Fast ferry option from Alexandria to D.C. receives grant money

WASHINGTON — Within a year, a fast ferry could bring commuters from the Alexandria, Virginia, waterfront to the Navy Yard.

Prince William County Supervisor Frank Principi says U.S. Department of Transportation has awarded a grant of nearly $4 million to provide assistance to help establish the service.

The money will be used to buy two ferry boats and operate them during commuter hours.

“Assuming that it takes off, and there’s a high demand for it, as our study indicated, then [we could] expand the service,” Principi says.

Principi, an advocate for the ferry service, has been working with the Northern Virginia Regional Commission and regional stakeholders to start the service after a 2009 Virginia Department of Transportation study concluded that it would be viable transit option for the region.

The NVRC is made up of 14-member governments from the Northern Virginia suburbs.

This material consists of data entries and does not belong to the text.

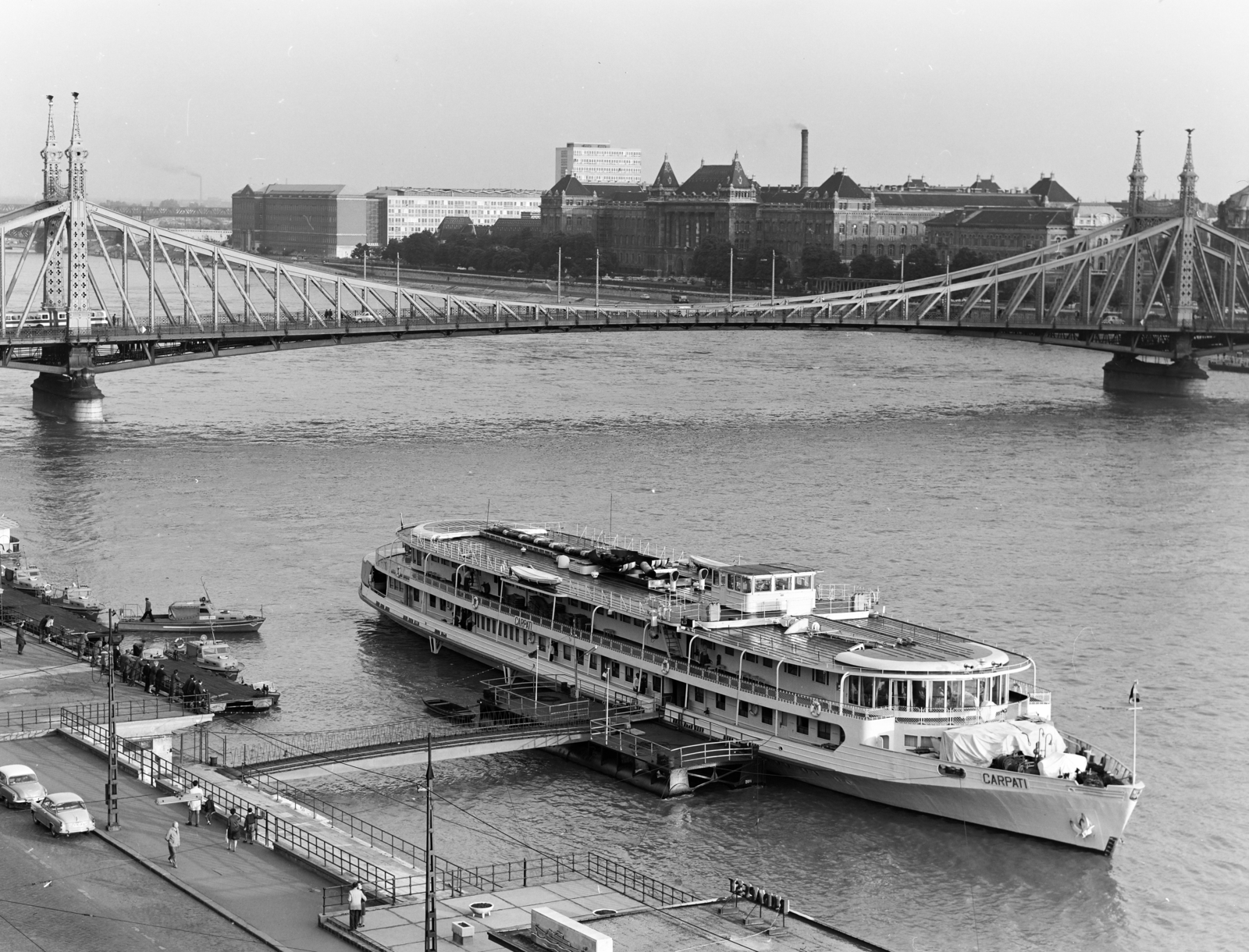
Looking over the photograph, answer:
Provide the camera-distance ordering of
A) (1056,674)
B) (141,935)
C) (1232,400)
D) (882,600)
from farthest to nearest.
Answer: (1232,400) < (882,600) < (1056,674) < (141,935)

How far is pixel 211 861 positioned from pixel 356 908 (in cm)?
308

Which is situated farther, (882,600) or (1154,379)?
(1154,379)

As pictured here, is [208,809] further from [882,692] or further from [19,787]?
[882,692]

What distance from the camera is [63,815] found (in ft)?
88.9

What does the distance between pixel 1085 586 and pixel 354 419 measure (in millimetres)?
35917

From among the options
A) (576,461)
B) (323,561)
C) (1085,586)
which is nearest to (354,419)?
(576,461)

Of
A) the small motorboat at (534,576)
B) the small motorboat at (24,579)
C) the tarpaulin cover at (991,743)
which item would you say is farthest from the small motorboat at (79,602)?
the tarpaulin cover at (991,743)

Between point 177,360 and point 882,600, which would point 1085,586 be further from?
point 177,360

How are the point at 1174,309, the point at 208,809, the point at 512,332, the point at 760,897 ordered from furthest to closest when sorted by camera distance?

“The market analysis, where we’re able to demonstrate a consumer demand for the service, I think was the ultimate issue that led the U.S. Department of Transportation to financially support the launch of ferry service in the region,” he says.

Getting the ferry service off the ground is not a huge technologically complex issue that some would think. But growing it and sustaining it will be more difficult.

And that will require more partners to climb onboard, he says.

“Be it the military, local and state government and private sector to sustain the launch of the service,” he adds.

Principi says the reason it should be up and running within a year is because, “We don’t want to pick locations that require extensive dredging and environmental issues. We want to pick clean environmentally sound locations possibly with a floating dock.”

He adds that there are opportunities for a floating dock on the waterfront in Alexandria.

Principi says the ferry didn’t come about overnight.

“The U.S. Navy, the U.S. Department of Transportation, U.S. Maritime Administration and local operators have been meeting for the better part of 18 to 24 months and have conducted the third of three studies. We’ve been studying this issue, the technical feasibility, the economic feasibility for some time now,” he says.

Additionally, he says the Metropolitan Washington Airports Authority is very interested in the possibility of having ferry service from Ronald Reagan Washington National Airport to and from points in D.C. possibly using a floating dock.

He says he is confident the ferry service will be successful especially, “once we get boats into the water and demonstrate that this is a viable alternative to I-95.”

The NVRC is the financial administrator for the grant from the U.S. Department of Transportation and the commission will oversee the ferry service.